REQUIRED WORK. Say how many lines in the material below contain the word "sans", giving the number alone.

ENTRIES SUPPLIED.
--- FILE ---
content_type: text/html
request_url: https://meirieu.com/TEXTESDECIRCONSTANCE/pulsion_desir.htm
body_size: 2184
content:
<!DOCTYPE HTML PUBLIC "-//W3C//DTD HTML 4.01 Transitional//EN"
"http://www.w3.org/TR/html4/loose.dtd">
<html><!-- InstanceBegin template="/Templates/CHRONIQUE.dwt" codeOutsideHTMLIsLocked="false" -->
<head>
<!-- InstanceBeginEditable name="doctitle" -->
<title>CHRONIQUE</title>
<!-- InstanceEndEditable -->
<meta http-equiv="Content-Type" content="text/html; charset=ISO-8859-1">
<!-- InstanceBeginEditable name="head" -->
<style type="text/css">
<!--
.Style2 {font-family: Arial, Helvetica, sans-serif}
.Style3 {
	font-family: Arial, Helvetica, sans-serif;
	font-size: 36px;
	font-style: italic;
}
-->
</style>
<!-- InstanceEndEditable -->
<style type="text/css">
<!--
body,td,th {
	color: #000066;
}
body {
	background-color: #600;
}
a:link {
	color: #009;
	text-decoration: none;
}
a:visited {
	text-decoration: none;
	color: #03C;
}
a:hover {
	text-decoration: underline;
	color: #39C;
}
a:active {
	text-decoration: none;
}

RESULT OF THIS EXERCISE. 2